DATA EXTRACT =>
+++
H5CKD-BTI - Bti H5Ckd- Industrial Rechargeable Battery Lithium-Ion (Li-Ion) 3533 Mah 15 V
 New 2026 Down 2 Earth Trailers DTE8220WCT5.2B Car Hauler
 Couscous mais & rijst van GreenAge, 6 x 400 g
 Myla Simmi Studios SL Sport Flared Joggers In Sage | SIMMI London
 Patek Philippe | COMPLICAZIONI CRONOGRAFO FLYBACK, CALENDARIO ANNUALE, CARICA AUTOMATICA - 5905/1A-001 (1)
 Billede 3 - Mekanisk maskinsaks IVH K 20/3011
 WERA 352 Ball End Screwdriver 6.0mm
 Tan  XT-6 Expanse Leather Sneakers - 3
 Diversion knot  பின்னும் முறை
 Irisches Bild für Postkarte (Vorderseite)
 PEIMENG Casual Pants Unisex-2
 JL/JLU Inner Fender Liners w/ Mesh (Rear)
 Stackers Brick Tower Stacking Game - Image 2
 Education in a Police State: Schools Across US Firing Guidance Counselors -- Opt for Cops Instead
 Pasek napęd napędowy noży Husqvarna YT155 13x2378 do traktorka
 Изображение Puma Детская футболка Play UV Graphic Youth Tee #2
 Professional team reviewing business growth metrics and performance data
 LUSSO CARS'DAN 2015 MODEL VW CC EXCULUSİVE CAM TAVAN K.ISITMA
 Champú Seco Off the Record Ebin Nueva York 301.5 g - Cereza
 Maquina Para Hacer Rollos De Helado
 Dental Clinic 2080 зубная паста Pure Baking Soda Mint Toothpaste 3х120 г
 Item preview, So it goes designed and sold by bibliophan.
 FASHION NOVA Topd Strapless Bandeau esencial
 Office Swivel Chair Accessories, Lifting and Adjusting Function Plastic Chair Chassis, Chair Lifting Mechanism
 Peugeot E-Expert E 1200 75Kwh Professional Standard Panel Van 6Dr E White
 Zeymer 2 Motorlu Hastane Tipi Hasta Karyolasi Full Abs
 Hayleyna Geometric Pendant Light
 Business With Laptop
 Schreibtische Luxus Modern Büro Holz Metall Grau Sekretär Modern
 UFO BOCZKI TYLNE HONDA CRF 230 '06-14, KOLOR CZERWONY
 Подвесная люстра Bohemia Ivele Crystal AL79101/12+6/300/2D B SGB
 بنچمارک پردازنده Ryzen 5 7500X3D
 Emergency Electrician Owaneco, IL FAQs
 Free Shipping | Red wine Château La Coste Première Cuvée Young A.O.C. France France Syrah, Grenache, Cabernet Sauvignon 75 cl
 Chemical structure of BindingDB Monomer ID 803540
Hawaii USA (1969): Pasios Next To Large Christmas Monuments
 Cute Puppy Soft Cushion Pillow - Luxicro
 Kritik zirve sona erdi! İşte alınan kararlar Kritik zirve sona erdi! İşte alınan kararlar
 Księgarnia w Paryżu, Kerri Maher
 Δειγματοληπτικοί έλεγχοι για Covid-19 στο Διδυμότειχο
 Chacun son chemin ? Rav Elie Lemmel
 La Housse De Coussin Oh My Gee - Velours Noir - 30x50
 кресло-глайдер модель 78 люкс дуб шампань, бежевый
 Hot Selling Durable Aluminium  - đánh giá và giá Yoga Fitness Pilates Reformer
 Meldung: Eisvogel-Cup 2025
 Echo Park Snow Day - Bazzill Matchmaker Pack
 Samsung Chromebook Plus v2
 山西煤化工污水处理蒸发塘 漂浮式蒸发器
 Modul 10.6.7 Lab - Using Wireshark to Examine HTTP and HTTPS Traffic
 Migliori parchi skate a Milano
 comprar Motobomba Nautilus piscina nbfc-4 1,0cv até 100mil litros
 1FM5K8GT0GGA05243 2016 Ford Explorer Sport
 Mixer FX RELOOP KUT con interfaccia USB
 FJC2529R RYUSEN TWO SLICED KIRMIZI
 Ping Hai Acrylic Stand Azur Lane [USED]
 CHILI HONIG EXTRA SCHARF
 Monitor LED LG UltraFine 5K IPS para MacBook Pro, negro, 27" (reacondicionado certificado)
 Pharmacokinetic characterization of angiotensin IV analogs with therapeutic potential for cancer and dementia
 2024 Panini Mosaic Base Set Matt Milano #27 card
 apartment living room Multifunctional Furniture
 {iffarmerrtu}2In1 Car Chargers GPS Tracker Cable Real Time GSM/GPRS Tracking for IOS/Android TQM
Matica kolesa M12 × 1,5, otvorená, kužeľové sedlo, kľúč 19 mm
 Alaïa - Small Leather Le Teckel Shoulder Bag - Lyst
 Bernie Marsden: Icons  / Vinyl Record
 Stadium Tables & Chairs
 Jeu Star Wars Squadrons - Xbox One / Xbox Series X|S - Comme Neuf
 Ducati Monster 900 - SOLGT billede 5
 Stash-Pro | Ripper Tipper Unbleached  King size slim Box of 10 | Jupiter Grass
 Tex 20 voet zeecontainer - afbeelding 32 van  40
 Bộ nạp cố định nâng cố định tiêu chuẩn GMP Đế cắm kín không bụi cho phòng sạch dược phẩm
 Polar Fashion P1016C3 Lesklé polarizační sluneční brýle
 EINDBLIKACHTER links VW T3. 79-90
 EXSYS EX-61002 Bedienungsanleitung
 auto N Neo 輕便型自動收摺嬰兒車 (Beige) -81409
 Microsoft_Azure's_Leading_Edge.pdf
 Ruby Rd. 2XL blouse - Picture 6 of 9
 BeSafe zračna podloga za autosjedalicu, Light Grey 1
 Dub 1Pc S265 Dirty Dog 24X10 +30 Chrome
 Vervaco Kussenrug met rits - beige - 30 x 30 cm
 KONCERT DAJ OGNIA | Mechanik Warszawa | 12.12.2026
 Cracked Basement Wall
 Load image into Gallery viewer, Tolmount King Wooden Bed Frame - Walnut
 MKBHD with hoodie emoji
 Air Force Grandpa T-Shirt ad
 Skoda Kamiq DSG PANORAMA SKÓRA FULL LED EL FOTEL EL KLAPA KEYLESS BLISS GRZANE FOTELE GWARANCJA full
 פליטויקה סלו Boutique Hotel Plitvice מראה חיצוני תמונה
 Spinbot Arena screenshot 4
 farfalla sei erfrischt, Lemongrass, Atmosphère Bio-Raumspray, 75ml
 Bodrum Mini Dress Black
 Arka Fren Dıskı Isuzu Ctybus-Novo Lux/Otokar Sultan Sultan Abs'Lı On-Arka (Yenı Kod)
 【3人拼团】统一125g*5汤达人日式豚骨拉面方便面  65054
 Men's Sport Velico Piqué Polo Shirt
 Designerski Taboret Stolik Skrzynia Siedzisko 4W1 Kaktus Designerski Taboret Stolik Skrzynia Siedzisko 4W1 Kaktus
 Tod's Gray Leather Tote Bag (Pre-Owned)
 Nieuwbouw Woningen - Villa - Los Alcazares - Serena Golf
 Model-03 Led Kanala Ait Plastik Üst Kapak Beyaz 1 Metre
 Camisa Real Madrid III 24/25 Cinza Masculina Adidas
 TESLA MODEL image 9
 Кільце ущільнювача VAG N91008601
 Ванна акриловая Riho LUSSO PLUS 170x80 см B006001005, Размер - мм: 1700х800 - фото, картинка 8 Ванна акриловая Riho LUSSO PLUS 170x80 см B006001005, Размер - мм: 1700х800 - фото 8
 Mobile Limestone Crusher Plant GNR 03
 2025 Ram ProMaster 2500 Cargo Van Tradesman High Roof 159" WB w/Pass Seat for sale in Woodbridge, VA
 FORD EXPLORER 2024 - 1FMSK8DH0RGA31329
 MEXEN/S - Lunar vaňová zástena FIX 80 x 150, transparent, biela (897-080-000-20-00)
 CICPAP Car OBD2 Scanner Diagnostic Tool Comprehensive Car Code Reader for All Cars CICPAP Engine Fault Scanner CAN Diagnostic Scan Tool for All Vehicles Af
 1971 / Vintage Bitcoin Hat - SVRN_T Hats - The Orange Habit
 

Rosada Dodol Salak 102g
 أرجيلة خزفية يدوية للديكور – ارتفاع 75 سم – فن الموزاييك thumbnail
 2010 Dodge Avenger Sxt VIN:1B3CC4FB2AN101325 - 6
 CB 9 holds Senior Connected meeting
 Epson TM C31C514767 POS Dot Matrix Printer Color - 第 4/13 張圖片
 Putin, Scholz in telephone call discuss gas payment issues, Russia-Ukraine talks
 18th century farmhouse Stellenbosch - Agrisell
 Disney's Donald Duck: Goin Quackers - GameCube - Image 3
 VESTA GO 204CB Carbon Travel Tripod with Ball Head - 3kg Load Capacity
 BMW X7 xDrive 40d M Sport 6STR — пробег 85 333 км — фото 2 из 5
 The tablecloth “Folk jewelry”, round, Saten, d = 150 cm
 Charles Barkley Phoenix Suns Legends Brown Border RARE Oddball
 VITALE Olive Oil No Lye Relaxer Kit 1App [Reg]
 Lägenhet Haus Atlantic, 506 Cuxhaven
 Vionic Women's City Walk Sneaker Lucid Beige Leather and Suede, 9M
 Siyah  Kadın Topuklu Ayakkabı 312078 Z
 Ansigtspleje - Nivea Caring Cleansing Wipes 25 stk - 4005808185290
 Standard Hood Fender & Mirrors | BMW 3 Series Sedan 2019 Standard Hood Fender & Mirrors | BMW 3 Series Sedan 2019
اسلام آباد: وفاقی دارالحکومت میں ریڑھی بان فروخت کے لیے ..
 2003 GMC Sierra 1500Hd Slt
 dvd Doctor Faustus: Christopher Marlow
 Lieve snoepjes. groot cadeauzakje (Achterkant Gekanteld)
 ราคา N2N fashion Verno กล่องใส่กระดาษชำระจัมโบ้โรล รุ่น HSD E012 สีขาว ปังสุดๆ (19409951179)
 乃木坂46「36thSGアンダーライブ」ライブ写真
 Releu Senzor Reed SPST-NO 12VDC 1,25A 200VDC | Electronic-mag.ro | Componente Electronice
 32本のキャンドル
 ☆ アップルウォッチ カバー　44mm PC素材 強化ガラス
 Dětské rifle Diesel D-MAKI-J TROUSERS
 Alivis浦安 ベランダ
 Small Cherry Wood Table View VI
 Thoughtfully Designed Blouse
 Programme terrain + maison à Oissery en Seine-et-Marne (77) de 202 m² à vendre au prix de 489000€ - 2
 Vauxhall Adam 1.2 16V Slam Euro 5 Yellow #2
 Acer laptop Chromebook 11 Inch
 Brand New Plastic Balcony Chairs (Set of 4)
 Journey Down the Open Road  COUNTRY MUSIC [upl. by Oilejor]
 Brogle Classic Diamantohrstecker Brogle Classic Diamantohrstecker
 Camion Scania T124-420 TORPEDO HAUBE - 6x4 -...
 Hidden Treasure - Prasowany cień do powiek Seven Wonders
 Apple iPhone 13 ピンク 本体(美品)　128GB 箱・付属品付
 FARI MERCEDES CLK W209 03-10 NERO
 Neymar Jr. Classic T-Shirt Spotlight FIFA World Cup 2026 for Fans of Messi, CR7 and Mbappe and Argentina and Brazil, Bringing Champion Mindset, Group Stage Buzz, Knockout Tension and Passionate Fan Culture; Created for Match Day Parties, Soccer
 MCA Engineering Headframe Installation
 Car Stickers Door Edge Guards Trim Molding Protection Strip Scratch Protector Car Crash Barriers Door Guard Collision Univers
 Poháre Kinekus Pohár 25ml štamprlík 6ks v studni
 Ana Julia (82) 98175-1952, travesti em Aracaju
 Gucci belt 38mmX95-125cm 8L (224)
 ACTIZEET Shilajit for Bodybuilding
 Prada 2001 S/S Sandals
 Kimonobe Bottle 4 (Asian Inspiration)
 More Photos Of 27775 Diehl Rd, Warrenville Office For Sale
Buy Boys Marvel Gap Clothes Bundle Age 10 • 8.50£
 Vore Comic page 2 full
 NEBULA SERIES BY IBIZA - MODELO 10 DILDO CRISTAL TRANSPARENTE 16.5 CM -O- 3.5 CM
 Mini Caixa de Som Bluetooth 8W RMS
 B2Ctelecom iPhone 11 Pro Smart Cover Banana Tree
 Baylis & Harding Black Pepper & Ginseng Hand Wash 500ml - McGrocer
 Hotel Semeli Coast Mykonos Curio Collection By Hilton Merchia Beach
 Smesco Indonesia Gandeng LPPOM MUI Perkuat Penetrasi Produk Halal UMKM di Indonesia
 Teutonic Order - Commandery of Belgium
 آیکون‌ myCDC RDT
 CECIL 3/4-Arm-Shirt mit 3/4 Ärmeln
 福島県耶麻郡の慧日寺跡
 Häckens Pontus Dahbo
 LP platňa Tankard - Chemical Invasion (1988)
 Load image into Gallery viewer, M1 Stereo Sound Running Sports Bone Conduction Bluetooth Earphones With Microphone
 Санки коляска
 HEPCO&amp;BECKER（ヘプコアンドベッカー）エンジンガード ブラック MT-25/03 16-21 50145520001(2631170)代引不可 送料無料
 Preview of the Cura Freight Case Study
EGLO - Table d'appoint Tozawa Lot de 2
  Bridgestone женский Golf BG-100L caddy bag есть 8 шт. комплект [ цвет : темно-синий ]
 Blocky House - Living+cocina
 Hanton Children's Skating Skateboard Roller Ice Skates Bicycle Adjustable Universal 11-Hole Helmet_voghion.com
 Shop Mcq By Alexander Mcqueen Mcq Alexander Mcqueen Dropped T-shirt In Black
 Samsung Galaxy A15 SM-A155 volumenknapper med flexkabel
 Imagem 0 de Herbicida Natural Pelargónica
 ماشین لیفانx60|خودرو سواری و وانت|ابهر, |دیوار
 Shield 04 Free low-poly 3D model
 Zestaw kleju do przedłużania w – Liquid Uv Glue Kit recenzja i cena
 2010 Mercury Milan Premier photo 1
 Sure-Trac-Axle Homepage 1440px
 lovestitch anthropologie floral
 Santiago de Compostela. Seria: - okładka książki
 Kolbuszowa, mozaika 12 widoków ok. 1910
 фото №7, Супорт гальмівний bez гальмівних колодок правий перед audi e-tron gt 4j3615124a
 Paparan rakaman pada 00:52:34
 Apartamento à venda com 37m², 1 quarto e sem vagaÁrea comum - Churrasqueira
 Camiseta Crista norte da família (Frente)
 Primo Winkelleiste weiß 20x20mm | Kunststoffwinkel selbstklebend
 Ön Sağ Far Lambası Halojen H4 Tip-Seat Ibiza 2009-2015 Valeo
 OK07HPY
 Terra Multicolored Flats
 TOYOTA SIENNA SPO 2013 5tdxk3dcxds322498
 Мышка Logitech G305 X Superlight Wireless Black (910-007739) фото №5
+++
WHAT THE TASK ASKS => Return, from the data, each line where the string "viewer" occurs.

RESPONSE AREA =>
 Load image into Gallery viewer, Tolmount King Wooden Bed Frame - Walnut
 Load image into Gallery viewer, M1 Stereo Sound Running Sports Bone Conduction Bluetooth Earphones With Microphone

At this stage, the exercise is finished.